Auszug GVV – Begründung

4. Gewerbeflächenbedarf

Das Unternehmen Procter & Gamble hat gegenüber der Stadt bereits ihre Expansionsabsichten bekundet. Um den Standort zu sichern und die Weiterentwicklung des Unternehmens zu ermöglichen, müssen im Flächennutzungsplan neue Gewerbeflächen in direkter Anbindung an das Gelände von Procter & Gamble ausgewiesen werden. Die Fläche wird zur Erweiterung der Betriebsstätte benötigt, da in den nächsten 5 Jahren die komplette Produktionsverlagerung von Kronberg nach Walldürn erfolgt. Rund 250 Bedienstete des Werkes Kronberg haben sich bereit erklärt, in Walldürn weiter für das Unternehmen Procter & Gamble auf dem noch zu erschließenden Baugelände tätig zu sein. Hierfür ist die Ausweisung des westlichen Teilbereichs vorgesehen.

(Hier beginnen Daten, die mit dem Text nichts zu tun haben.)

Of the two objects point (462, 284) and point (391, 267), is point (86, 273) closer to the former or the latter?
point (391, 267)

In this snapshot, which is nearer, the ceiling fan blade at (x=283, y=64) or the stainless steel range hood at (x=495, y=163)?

Folgend Stellungnahme der Bürgerinitiative

In der Begründung wird allein den Belangen eines dem Konzern Procter & Gamble zugehörigen Unternehmens Rechnung getragen und beruht auf deren „Absichten“.

Der Begründung ist zu entnehmen, dass die Ausweisung der Gewerbe- und Industriefläche „Schöner Busch“ – in Bezug auf das Unternehmen P&G – aufgrund der Produktionsverlagerung von Kronberg nach Walldürn notwendig ist. Tatsache ist, dass das 2016 auf dem bestehenden Firmengelände erstellte Assembly-Center und der zurzeit vollzogene Umbau und die Erweiterung des ehemaligen Pack-Centers für die Produktionsverlagerung notwendig und der Flächenbedarf damit bereits abgedeckt ist.

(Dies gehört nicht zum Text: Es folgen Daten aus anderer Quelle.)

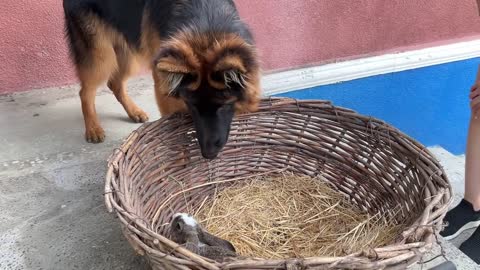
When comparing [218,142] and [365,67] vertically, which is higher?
[365,67]

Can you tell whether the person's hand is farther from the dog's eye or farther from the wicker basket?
the dog's eye

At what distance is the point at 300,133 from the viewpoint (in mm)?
2713

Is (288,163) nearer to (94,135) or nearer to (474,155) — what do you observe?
(474,155)

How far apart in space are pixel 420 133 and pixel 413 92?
0.52m

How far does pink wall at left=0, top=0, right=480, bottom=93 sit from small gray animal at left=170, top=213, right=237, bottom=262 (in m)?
2.33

Es entspricht nicht den Tatsachen, dass „250 Bedienstete des Werks Kronberg sich bereit erklärt haben, in Walldürn weiter für das Unternehmen P&G auf dem noch zu erschließenden Baugelände tätig zu sein“. Wie voran dargelegt wurde, wird die Produktionsanlage für die Kronberger Produktionsverlagerung auf dem Firmengelände umgesetzt. Des Weiteren sind es etwa 10% der Kronberger Beschäftigten, welche eine grundsätzliche Bereitschaft bekundet haben.

Verfolgt man die Entwicklung von P&G, so ist festzustellen, dass einer Automatisierung der Produktion Vorrang vor der Steigerung von Beschäftigtenzahlen gegeben wird. P&G steht, wie die meisten weltweit operierenden Großkonzerne, unter dem Erwartungsdruck von Investoren. Daher gehen Bekenntnisse zu Standort- und Arbeitsplatzsicherung in der Regel ohne konkrete oder gar langfristige Garantien einher.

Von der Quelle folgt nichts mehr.